That's a good idea. That'll work.


----------



## Greek Boy (Apr 12, 2010)

Gary- excellent job as usual. Like the feature that they are removable for easy cleaning. I would put wired bottom in there so droppings would fall through and walking would be sure grip for the birds. Shavings or play sand would make good cover under the wired floor for drying the droppings. Your friend-Nick..


----------



## Shadybug Lofts (Mar 13, 2010)

Thanks Jay and Nick, I kinda worked out that the bigger hole will be easier for them to drink and eat through. I will end up putting some kind of grate in the bottom i'm sure. 3 more to go. I want to put 4 of them in my new loft.


----------



## aarongreen123 (Jan 26, 2005)

where did you source the hanging brackets and the green door panel?


----------



## Shadybug Lofts (Mar 13, 2010)

aarongreen123 said:


> where did you source the hanging brackets and the green door panel?

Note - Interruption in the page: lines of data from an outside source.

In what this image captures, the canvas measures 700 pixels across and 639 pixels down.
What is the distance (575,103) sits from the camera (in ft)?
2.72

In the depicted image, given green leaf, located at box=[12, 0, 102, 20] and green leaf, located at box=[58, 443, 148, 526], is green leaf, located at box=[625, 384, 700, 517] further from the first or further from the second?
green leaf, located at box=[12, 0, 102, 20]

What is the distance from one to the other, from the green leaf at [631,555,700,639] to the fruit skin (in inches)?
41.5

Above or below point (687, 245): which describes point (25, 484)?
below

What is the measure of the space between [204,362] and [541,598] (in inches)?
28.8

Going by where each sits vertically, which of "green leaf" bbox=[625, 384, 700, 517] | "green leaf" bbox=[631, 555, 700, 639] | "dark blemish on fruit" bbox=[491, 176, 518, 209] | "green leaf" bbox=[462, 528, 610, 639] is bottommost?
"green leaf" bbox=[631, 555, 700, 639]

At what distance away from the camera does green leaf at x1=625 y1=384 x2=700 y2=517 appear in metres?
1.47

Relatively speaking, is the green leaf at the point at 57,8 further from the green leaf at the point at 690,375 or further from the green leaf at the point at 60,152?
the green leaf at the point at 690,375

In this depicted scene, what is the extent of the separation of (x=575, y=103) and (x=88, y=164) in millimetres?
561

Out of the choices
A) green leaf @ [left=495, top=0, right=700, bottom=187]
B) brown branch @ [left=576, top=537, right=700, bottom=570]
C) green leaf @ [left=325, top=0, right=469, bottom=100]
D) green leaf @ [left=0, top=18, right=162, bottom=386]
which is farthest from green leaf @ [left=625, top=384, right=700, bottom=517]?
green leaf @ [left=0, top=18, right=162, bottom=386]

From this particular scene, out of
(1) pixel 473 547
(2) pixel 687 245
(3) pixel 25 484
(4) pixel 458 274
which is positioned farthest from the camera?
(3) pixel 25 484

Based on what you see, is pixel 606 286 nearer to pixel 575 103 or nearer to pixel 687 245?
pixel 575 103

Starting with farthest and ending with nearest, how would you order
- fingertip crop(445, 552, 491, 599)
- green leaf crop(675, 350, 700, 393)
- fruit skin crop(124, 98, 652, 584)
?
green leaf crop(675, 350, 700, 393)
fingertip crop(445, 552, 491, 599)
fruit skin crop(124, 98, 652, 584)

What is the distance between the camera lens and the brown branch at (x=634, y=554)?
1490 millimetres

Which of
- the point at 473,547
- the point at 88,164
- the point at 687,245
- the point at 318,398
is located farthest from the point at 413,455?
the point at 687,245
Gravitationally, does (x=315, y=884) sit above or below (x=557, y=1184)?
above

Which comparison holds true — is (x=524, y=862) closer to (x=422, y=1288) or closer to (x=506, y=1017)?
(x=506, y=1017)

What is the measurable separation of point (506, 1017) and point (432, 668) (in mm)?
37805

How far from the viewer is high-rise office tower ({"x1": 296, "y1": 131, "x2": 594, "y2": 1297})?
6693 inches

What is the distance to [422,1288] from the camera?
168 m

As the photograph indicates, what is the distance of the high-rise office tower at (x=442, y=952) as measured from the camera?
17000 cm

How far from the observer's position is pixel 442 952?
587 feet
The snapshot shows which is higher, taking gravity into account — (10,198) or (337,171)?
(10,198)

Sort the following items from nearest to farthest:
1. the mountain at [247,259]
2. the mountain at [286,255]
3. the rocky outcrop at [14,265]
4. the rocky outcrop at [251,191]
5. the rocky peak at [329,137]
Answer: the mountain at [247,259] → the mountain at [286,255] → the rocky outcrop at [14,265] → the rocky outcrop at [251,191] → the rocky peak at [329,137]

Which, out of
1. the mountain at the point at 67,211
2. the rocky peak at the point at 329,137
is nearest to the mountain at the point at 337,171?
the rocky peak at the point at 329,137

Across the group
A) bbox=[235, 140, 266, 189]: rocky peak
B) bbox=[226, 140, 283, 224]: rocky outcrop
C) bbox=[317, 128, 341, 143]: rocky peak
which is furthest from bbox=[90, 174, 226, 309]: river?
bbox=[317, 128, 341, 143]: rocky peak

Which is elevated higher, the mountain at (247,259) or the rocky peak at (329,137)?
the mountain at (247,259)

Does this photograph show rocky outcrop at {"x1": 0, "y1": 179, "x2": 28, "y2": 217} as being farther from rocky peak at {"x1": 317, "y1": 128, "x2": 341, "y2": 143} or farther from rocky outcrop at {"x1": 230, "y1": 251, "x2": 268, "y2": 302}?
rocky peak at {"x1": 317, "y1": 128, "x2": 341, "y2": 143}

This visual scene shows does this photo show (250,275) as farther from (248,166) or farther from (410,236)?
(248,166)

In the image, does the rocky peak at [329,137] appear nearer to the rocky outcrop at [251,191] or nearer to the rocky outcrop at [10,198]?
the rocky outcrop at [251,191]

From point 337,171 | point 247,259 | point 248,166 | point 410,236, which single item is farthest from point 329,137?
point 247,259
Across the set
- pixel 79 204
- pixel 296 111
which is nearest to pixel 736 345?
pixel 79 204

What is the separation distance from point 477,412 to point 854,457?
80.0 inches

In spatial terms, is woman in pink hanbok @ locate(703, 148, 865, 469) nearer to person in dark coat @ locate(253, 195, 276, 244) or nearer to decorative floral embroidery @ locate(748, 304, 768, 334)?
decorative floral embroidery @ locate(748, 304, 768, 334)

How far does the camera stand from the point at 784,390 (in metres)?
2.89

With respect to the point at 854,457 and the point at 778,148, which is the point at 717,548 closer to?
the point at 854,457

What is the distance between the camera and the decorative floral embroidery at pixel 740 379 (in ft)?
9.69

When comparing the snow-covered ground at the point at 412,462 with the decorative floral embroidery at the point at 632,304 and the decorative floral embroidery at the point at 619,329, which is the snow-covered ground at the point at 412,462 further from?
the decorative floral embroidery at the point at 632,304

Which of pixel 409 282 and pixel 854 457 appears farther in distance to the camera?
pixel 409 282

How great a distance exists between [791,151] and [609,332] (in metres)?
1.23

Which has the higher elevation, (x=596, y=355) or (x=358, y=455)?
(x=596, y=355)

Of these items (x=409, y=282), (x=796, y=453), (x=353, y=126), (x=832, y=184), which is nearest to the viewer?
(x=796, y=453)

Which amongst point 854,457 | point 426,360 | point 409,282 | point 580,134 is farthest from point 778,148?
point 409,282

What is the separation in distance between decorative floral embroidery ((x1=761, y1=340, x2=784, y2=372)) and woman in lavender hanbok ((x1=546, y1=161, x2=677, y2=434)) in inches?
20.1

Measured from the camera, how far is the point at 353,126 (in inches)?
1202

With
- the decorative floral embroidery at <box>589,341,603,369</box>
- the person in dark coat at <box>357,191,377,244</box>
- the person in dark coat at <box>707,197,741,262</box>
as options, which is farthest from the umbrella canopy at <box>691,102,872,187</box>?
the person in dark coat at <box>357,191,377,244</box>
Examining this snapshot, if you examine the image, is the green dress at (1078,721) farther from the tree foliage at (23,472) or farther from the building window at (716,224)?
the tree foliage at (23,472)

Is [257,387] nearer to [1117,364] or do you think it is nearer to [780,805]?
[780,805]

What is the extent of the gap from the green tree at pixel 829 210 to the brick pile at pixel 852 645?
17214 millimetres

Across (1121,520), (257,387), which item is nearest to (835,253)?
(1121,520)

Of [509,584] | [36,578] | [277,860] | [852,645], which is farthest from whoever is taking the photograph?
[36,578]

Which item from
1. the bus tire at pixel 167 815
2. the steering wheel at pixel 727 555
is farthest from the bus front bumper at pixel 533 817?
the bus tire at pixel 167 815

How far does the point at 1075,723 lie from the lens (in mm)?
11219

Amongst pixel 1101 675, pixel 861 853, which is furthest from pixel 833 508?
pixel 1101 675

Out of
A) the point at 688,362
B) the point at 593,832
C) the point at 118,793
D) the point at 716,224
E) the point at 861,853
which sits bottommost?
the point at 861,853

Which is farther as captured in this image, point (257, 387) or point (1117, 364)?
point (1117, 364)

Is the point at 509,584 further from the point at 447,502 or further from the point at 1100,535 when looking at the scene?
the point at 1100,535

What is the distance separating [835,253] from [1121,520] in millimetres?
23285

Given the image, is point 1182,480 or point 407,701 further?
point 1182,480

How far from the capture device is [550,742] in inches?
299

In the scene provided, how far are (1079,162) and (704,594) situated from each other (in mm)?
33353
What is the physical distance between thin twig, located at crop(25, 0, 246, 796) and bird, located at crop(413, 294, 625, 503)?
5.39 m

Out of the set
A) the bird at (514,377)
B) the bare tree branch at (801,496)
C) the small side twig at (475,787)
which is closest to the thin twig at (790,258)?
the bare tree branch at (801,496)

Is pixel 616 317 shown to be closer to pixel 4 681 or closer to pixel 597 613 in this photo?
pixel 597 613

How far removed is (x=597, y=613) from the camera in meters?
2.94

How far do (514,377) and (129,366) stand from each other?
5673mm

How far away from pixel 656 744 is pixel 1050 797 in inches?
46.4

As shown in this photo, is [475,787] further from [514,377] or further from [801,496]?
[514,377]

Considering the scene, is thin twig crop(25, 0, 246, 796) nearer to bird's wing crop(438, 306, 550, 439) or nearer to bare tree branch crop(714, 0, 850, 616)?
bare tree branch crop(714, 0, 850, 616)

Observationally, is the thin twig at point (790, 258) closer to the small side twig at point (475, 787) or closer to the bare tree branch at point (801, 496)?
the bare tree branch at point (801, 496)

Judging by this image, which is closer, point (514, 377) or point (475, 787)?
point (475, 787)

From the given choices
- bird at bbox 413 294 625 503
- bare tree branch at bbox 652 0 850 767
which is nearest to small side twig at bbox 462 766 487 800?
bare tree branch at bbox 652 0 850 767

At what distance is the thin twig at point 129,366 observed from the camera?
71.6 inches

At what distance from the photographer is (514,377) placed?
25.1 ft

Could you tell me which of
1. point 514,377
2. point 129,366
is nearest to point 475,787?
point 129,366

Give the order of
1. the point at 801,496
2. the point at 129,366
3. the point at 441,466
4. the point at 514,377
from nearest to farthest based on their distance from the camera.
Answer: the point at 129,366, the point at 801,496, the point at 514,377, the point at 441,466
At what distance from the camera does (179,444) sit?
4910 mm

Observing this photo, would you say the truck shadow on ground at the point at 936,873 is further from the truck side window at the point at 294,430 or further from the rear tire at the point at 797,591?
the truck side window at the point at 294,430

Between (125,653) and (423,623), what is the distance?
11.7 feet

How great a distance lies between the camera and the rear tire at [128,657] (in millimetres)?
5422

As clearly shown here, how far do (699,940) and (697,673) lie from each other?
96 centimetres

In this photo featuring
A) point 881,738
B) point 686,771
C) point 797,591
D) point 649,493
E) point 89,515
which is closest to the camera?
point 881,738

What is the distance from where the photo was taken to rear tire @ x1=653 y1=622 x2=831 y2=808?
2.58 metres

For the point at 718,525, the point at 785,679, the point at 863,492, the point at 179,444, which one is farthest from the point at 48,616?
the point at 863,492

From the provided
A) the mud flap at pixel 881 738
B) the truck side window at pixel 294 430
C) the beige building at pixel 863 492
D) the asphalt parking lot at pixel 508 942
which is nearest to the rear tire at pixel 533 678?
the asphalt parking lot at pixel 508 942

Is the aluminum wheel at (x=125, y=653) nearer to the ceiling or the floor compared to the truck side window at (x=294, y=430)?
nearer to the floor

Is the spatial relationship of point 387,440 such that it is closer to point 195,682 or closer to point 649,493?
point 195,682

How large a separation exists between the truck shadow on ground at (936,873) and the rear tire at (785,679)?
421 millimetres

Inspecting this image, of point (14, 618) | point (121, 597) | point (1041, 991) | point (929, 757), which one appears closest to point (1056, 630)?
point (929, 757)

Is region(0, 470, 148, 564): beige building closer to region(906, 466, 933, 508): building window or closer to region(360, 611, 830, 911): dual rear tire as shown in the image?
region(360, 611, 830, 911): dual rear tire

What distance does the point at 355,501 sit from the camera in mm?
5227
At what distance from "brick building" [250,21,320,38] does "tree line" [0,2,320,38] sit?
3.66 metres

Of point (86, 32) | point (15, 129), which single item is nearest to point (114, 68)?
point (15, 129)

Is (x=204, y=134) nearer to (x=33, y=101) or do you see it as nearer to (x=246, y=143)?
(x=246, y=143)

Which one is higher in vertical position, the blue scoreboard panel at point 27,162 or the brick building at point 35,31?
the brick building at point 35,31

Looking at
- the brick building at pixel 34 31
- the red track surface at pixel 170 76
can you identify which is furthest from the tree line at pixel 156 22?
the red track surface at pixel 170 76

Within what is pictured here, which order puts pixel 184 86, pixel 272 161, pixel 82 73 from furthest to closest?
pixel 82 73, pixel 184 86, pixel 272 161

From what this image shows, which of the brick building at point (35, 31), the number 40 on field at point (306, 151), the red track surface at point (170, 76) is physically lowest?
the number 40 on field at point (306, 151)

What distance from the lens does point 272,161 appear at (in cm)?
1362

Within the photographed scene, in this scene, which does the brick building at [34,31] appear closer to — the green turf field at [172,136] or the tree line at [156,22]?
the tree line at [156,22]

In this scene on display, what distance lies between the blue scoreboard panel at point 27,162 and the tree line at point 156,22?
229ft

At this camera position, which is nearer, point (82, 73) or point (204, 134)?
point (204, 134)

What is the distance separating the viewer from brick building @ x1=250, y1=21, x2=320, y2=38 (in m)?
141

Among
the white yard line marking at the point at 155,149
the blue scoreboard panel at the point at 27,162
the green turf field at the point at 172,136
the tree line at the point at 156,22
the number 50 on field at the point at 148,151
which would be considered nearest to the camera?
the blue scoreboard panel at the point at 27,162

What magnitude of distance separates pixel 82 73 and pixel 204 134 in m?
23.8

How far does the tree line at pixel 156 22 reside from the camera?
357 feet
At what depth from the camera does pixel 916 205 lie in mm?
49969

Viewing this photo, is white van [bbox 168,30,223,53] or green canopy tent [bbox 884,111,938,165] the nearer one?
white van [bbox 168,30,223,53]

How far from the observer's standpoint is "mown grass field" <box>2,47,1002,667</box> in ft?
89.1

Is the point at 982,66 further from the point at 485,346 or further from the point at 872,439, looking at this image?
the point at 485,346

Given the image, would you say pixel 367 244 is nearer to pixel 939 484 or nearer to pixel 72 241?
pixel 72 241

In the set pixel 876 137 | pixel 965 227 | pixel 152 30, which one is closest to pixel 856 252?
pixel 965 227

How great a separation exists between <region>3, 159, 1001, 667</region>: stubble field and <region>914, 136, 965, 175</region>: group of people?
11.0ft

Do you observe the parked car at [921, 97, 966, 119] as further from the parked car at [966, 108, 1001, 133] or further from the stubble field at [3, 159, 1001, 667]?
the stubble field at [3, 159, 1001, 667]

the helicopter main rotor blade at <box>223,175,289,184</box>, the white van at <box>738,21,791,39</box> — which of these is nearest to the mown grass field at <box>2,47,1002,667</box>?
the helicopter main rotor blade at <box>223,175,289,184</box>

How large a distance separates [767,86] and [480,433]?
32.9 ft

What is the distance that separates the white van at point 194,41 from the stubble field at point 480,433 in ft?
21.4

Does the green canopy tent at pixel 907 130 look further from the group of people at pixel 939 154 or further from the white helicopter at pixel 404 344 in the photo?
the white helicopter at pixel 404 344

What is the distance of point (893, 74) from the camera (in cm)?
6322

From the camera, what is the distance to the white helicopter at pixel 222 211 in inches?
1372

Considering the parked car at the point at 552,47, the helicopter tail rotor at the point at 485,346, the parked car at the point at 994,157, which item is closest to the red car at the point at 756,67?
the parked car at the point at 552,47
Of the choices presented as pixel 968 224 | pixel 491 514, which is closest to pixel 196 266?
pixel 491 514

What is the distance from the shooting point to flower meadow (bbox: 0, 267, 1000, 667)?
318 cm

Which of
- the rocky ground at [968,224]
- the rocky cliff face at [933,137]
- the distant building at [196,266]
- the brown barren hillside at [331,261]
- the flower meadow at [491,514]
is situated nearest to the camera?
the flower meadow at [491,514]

The doors I got from foys, and the hangers I have on hand for my taxidermist shop to hang deer heads. They come from Mckenzie taxidermy supply. I think they have a website. Or if you want I can give you the number to call to order and how much they are if you would like, but it will have to wait till I get home from work tonight.


----------



## Shadybug Lofts (Mar 13, 2010)

I think seagels has the doors too, one of the two places is cheeper. The pictures of the box doesn't do it justice. Its realy nice and I think it will work great I'm trying to put a cheap grate in the bottom now, so we will see what I come up with.


----------